STATED PROBLEM: Reproduce word for word the lines from the one containing "Taking this photograph into account, from" through the final line.

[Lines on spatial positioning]

##############################

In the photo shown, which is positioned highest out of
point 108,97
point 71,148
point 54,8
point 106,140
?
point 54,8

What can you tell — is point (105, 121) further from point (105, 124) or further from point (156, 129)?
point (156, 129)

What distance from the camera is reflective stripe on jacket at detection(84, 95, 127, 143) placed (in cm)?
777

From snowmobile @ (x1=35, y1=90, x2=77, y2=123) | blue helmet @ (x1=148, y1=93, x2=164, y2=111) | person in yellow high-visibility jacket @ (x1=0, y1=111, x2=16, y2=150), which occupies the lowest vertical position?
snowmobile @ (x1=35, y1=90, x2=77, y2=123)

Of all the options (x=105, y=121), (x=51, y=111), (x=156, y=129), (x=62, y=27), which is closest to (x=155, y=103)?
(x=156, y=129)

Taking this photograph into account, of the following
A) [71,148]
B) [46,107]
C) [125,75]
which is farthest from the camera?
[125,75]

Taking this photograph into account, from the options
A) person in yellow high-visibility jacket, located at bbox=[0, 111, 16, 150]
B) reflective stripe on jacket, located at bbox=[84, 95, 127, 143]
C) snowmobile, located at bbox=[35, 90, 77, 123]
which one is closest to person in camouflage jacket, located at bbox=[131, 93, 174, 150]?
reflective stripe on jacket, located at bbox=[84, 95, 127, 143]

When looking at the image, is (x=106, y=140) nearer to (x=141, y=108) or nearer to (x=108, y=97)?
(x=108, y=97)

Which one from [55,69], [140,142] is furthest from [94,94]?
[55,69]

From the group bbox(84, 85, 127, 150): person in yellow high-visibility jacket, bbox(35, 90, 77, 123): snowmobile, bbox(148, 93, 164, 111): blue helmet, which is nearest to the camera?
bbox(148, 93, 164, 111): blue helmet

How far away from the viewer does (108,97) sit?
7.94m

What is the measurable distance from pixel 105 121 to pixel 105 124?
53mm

##############################

FULL SOLUTION:
Taking this photograph into account, from the options
A) person in yellow high-visibility jacket, located at bbox=[0, 111, 16, 150]
B) reflective stripe on jacket, located at bbox=[84, 95, 127, 143]
C) snowmobile, located at bbox=[35, 90, 77, 123]
which one is closest to person in camouflage jacket, located at bbox=[131, 93, 174, 150]?
reflective stripe on jacket, located at bbox=[84, 95, 127, 143]

When looking at the image, is (x=106, y=140) nearer to (x=141, y=108) or nearer to (x=108, y=97)?
(x=108, y=97)

Which one from [55,69], [140,142] is furthest from [94,94]?
[55,69]

From the group bbox(84, 85, 127, 150): person in yellow high-visibility jacket, bbox(35, 90, 77, 123): snowmobile, bbox(148, 93, 164, 111): blue helmet, which is nearest to the camera?
bbox(148, 93, 164, 111): blue helmet

How far away from the viewer does (108,97) sit?
7.94m

What is the measurable distance from pixel 105 121 to pixel 105 124?
53mm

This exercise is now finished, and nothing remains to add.